**PASSAGE TO READ:**
++++++++++

[sdiy] Useful equipment

harry harrybissell at prodigy.net
Sun Aug 4 06:25:47 CEST 2002


I use a Korg DT-1 tuner.   I also send the signal into a scope
and beat it with a signal generator (x-y display)... just to prove that the
tuner isn't lying.

In the high octaves you need to be sure the tuner is reading the
fundamental.

I also have a precision voltage source I made that covers 9
octaves... this makes tuning VCOs a lot easier...

H^) harry

mark verbos wrote:

>   Why not send an alternating 0v and 1volt from a sequencer. also
> croosfade between the original oscillator square wave and a octave
> devided one. Then you just tweek until you hear no change in frequency.
>
> The arp sequencer has quantized otus making this really effective. i
> guess you do need a DVM to cal the sequencer though....
>
> mark
>
> René Schmitz wrote:
>
> > At 10:46 03.08.02 -0500, Paul Schreiber wrote:
> >
> >> You guy's are doing it "backwards". You can get a cheap freq counter
> >> for $100 on eBay. As long as
> >> the VCO frequency is correct, the 0.000001V on the DVM doesn't
> >> matter. My Kenton Pro-2000 is
> >> about 5% off from my Encore Expressionist MIDI-to-CV, but who cares?

++++++++++

**GIVEN RECORDS:**
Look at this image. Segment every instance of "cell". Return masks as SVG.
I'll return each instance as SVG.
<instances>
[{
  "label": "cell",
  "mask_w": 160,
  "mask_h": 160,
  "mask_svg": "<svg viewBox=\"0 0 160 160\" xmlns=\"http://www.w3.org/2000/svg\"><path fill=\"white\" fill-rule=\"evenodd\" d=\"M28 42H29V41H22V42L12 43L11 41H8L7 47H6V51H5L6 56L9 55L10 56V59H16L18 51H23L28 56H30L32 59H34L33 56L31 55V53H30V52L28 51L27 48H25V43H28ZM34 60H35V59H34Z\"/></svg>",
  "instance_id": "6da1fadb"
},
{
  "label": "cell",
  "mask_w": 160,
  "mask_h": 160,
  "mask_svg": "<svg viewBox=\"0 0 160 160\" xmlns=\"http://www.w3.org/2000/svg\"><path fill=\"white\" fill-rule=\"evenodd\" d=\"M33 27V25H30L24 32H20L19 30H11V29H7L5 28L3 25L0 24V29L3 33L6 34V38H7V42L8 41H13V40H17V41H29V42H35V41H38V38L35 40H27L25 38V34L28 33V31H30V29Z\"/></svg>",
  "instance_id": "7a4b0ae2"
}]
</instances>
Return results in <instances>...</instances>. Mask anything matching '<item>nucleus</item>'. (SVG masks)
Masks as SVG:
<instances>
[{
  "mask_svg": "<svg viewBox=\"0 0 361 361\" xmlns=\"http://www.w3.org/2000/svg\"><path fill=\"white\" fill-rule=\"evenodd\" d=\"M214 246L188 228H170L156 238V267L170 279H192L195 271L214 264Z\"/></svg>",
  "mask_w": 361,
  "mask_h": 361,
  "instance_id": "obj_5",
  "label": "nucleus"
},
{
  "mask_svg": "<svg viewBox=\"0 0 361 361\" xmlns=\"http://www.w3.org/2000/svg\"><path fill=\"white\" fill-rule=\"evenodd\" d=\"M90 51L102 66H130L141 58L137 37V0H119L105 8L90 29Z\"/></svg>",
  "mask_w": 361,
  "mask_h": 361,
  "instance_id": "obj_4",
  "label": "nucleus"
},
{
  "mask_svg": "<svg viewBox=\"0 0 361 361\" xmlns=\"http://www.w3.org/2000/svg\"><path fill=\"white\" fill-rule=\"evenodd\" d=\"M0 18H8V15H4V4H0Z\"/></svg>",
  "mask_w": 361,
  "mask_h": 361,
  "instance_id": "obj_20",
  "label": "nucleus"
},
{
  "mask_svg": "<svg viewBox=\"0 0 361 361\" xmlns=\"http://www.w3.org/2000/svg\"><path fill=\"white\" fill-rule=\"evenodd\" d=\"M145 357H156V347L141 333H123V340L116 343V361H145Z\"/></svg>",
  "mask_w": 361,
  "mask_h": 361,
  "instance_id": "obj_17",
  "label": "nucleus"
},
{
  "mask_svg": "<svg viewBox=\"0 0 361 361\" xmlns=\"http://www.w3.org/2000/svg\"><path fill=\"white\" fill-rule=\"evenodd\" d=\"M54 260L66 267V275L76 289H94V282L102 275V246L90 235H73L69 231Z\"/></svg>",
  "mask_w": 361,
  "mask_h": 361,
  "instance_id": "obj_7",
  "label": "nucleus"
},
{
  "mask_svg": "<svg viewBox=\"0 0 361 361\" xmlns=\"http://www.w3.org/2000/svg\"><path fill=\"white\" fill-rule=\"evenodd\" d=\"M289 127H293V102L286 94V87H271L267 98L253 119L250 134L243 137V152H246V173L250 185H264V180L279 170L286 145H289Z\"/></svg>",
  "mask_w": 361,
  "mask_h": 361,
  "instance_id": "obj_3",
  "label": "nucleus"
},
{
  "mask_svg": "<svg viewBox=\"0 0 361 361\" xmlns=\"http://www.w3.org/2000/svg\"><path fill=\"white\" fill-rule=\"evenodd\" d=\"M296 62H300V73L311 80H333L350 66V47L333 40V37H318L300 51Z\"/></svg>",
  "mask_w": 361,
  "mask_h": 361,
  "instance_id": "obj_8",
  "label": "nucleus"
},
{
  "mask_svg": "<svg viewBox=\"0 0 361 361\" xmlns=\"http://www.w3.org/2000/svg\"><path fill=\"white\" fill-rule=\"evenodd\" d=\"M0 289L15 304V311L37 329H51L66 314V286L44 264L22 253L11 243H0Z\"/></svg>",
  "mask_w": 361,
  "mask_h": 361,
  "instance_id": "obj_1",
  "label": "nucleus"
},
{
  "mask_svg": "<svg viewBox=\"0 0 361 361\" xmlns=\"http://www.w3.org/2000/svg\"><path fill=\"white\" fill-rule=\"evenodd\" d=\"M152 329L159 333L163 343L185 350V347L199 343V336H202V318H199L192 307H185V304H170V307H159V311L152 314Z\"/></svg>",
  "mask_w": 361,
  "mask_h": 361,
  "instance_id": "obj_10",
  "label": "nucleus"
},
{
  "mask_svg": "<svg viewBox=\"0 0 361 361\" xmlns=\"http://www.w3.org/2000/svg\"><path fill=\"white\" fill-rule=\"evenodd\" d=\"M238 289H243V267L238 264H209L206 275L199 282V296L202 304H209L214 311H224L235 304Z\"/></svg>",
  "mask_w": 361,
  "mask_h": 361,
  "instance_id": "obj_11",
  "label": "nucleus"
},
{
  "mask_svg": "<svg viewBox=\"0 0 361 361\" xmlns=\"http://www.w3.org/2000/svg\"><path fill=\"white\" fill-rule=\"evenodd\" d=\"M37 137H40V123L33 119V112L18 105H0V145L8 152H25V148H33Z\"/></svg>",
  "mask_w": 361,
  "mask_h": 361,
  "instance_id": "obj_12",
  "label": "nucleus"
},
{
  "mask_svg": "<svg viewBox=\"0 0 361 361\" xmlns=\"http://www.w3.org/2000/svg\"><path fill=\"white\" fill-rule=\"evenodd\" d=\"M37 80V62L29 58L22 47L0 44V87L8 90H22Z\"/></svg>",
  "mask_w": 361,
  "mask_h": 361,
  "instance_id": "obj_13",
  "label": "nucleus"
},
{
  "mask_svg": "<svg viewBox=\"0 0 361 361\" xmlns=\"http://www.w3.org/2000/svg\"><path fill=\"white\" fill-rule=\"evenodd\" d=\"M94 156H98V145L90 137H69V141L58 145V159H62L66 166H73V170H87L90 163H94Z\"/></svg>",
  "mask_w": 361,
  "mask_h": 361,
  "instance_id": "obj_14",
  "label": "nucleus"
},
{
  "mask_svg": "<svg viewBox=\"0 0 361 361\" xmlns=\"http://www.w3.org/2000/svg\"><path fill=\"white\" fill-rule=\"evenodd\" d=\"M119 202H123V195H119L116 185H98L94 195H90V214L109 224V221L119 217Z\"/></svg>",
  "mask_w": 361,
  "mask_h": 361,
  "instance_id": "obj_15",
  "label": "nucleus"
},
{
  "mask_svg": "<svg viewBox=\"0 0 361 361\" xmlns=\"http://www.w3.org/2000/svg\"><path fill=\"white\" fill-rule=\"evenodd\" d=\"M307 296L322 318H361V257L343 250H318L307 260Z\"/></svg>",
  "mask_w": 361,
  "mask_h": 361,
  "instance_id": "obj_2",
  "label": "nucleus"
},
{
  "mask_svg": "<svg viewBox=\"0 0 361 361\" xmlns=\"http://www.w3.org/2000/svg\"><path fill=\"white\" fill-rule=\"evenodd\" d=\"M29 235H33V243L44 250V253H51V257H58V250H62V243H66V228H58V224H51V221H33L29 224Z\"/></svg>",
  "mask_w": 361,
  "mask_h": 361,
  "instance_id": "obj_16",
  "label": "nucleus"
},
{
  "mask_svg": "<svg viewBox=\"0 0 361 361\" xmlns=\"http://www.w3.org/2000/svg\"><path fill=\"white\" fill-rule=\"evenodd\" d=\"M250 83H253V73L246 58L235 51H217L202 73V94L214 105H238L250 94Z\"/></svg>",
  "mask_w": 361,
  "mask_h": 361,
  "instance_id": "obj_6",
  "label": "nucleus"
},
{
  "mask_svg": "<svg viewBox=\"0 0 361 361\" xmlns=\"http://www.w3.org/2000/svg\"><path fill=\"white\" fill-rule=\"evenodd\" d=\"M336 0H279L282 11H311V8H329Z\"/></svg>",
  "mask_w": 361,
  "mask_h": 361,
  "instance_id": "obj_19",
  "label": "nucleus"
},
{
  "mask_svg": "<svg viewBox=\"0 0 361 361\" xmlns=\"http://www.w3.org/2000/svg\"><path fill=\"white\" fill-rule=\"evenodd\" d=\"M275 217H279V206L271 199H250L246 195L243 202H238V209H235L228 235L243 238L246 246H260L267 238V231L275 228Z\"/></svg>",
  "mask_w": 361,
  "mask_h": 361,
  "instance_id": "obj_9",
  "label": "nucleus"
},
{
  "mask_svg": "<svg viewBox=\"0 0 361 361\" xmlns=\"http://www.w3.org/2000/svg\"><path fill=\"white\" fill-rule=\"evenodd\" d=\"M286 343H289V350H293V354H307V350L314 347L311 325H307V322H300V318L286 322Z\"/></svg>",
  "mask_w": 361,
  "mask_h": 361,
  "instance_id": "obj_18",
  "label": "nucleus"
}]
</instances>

++++++++++

**WRITTEN TASKS:**
a. Extract the part of the tuning post between "In the high" and "a lot easier...", inclusive.
b. In the tuning post, which tuner does harry use?
c. Check each statement against the tuning post and answer yes or no, quoting the words that decide it:
(i) harry made a precision voltage source that covers 9 octaves.
(ii) Paul Schreiber says a cheap frequency counter costs about $500 on eBay.
(iii) Paul Schreiber's Kenton Pro-2000 is about 5% off from an Encore Expressionist MIDI-to-CV.
The items are separate from the tuning post.

**RESULTS IN ORDER:**
a.
In the high octaves you need to be sure the tuner is reading the
fundamental.

I also have a precision voltage source I made that covers 9
octaves... this makes tuning VCOs a lot easier...

b. A Korg DT-1 tuner.

c.
(i) Yes: "I also have a precision voltage source I made that covers 9"
(ii) No: "for $100 on eBay"
(iii) Yes: "about 5% off from my Encore Expressionist MIDI-to-CV"